Dystopie trifft auf Fantasy… und versagt auf ganzer Linie

Das Juwel - Die Gabe | Amy Ewing besprochen von Inken am 27. Oktober 2017.

Bewertung: 1 Sterne

Violet Lasting hat eine besondere Gabe (wie hunderte anderer Mädchen ihrer Welt auch), denn sie kann durch die Kraft ihrer Gedanken etwas wachsen lassen. Sie wird bei einer Auktion von der Herzogin vom See gekauft, entkommt der Armut und lebt nun ein Leben im Luxus. Der Preis: Sie muss der Herzogin ein Kind schenken. Oder auch kürzer: Prunkvolle Schlösser, schöne Kleider, rauschende Feste. Denn um wirklich vielmehr geht es auch nicht.

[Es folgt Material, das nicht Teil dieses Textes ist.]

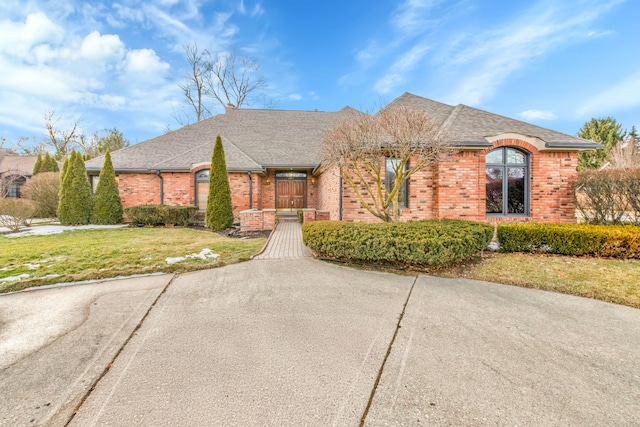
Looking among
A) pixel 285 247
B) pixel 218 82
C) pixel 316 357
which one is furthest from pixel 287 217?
pixel 218 82

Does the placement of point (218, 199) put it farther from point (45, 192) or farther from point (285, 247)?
point (45, 192)

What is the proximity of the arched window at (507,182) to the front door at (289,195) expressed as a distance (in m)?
9.62

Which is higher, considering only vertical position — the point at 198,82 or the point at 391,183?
the point at 198,82

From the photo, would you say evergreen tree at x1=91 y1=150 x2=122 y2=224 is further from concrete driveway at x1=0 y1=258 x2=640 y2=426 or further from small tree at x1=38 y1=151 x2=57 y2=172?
small tree at x1=38 y1=151 x2=57 y2=172

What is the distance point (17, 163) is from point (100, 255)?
119 ft

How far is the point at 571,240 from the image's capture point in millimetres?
6203

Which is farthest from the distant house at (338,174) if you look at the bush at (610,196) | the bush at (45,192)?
the bush at (45,192)

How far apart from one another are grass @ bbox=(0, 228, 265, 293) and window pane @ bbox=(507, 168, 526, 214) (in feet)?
27.4

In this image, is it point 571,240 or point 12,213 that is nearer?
point 571,240

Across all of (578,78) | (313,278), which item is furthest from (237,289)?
(578,78)

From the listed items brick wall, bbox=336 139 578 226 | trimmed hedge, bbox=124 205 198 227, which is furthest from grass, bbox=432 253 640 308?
trimmed hedge, bbox=124 205 198 227

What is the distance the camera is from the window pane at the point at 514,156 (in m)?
9.20

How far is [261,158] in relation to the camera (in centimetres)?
1524

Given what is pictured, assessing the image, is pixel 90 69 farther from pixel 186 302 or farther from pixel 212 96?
pixel 186 302
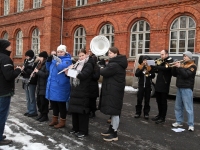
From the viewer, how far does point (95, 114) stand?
7137mm

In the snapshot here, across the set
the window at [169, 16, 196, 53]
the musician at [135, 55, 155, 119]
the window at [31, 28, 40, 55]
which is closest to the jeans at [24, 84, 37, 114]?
the musician at [135, 55, 155, 119]

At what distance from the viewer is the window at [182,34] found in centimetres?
1320

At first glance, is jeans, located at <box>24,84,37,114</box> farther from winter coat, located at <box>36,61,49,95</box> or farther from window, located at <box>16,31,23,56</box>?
window, located at <box>16,31,23,56</box>

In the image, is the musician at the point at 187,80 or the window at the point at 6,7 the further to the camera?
the window at the point at 6,7

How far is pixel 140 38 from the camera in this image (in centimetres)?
1524

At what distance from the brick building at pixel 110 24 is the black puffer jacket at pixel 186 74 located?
302 inches

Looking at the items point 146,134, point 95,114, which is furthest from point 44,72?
point 146,134

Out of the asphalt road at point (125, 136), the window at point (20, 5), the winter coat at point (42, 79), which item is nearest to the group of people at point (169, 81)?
the asphalt road at point (125, 136)

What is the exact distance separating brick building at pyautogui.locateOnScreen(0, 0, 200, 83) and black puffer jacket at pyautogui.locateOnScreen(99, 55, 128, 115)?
939 cm

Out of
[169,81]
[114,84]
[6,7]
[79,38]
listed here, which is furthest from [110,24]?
[6,7]

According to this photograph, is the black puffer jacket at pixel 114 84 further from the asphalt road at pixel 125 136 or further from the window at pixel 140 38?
the window at pixel 140 38

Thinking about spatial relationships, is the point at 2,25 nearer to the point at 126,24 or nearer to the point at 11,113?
the point at 126,24

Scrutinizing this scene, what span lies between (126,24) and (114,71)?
11.4 m

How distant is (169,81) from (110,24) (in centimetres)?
1126
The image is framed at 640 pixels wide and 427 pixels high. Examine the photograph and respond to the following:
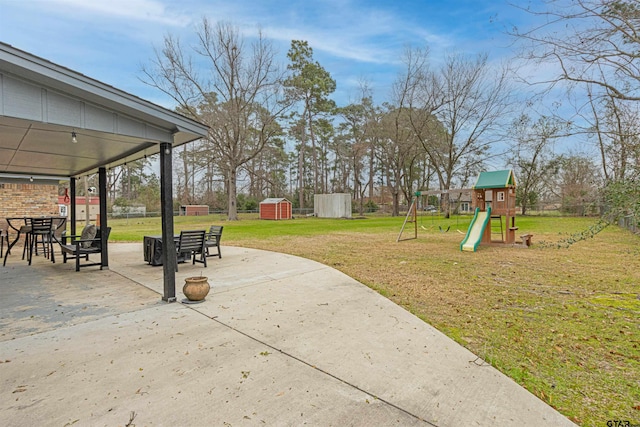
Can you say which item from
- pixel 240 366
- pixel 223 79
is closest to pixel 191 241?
pixel 240 366

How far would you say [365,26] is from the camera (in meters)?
10.8

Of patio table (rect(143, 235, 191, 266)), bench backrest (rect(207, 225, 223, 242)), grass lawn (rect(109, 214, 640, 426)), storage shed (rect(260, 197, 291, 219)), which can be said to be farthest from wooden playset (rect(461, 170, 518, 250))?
storage shed (rect(260, 197, 291, 219))

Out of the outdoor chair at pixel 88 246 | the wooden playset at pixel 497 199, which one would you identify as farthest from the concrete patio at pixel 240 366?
the wooden playset at pixel 497 199

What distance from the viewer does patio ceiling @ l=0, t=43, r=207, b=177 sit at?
121 inches

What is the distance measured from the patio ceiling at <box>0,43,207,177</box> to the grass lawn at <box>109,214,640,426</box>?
13.3 ft

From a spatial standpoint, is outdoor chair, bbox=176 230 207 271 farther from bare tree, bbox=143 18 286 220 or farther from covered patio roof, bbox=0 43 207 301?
bare tree, bbox=143 18 286 220

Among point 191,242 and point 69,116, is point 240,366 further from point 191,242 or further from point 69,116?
point 191,242

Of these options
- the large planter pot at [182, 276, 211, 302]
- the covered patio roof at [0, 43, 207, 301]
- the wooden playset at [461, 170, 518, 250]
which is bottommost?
the large planter pot at [182, 276, 211, 302]

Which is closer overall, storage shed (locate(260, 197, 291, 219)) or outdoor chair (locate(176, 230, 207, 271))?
outdoor chair (locate(176, 230, 207, 271))

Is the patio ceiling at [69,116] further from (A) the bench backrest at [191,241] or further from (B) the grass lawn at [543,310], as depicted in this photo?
(B) the grass lawn at [543,310]

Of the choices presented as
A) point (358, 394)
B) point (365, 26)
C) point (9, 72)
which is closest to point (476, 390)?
point (358, 394)

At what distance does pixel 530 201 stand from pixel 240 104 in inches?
1130

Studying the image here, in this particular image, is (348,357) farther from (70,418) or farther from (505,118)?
(505,118)

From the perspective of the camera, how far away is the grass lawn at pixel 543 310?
99.4 inches
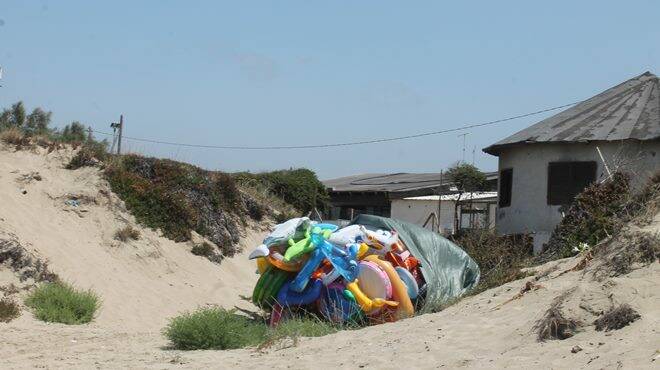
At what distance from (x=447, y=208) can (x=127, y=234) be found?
48.1 feet

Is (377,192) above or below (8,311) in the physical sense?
above

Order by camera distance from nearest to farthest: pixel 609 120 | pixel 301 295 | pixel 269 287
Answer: pixel 301 295, pixel 269 287, pixel 609 120

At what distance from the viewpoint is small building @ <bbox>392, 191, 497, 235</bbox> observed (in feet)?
107

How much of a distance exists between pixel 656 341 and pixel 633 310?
2.67ft

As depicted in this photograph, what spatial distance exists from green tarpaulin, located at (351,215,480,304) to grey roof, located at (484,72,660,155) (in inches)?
350

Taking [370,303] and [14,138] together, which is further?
[14,138]

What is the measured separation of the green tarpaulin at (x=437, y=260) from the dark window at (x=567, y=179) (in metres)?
8.63

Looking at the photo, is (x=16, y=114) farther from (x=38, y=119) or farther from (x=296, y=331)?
(x=296, y=331)

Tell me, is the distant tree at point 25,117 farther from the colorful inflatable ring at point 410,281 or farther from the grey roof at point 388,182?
the colorful inflatable ring at point 410,281

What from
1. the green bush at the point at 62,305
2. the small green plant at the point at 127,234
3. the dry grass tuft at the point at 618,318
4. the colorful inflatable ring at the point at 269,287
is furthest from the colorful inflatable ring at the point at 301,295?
the small green plant at the point at 127,234

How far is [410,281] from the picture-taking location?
14984 millimetres

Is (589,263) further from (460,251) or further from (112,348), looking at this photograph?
(112,348)

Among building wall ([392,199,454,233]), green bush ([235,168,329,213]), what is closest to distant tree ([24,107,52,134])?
green bush ([235,168,329,213])

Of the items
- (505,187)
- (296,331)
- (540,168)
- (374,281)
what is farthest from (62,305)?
(505,187)
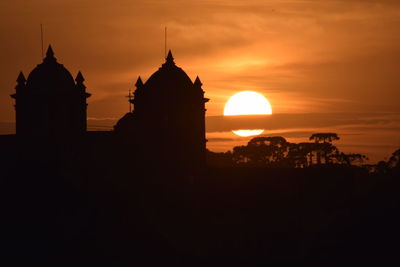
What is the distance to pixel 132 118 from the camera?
209 ft

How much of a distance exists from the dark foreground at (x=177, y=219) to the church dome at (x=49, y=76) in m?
5.59

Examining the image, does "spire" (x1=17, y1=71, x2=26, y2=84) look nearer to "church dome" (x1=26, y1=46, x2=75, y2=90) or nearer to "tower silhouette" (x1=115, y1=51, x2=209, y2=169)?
"church dome" (x1=26, y1=46, x2=75, y2=90)

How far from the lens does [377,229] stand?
49.6 m

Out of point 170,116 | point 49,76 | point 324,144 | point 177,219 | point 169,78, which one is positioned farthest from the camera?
point 324,144

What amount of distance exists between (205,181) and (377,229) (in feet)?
52.7

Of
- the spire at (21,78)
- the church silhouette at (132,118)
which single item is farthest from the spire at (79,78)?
the spire at (21,78)

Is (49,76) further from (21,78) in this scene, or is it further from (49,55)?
(21,78)

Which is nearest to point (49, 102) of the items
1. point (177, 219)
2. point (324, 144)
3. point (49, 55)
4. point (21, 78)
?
point (21, 78)

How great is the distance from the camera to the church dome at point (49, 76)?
200 ft

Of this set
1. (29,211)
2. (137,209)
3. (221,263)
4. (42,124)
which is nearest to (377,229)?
(221,263)

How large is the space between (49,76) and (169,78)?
26.5 feet

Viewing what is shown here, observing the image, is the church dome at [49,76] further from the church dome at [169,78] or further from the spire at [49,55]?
the church dome at [169,78]

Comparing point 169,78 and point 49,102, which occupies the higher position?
point 169,78

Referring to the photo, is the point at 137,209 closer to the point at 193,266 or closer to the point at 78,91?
the point at 193,266
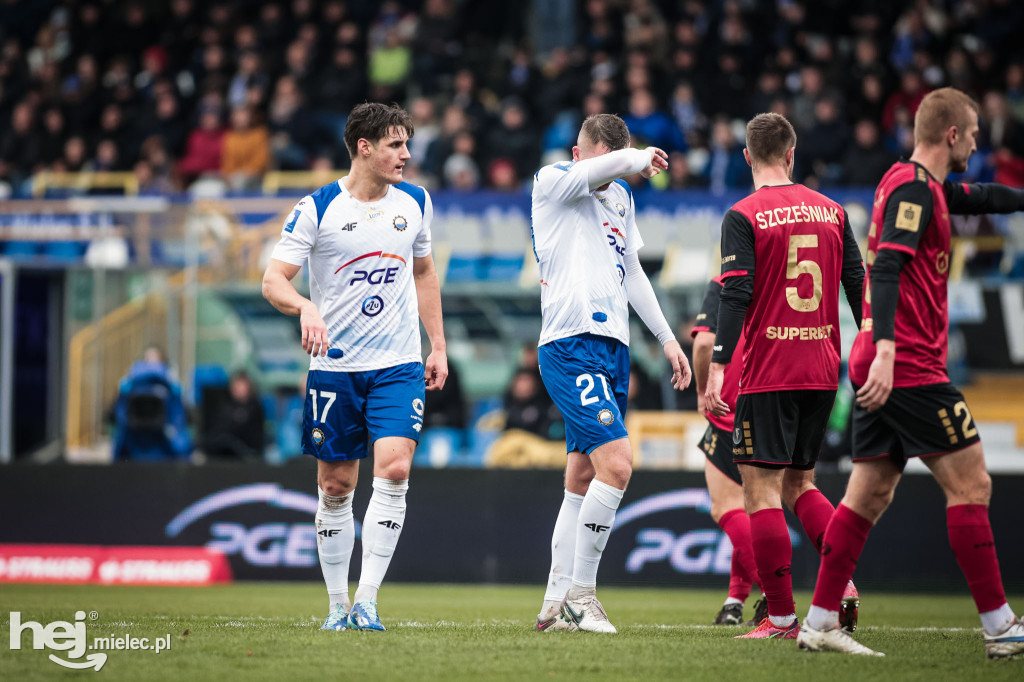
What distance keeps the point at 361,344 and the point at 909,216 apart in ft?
8.60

Das Grundthema der Leihmutterschaft zusammen mit den Auspizien war definitiv eine sehr gute Grundidee und hätte schon allein aufgrund des genetischen Aspekts interessant werden können. Die Surrogate, so werden die Mädchen genannt, sollen den Adligen Kinder schenken und dabei das Aussehen, den Charakter der Sprösslinge nach den Wünschen der Eltern beeinflussen. Mit dem Charakter ist es schwierig, aber das Aussehen und die Intelligenz, wird die Wissenschaft sicherlich in naher Zukunft beeinflussen können. Ein Thema, das mir in Büchern noch nicht so häufig begegnet ist. Leider geht dieser faszinierende Aspekt einfachen unter. Autorin Amy Ewing fokussiert sie sich bedauernswerterweise auf prunkvolle Kleider und oberflächliche Figuren. Es hapert (mal wieder) an allen Ecken und Enden.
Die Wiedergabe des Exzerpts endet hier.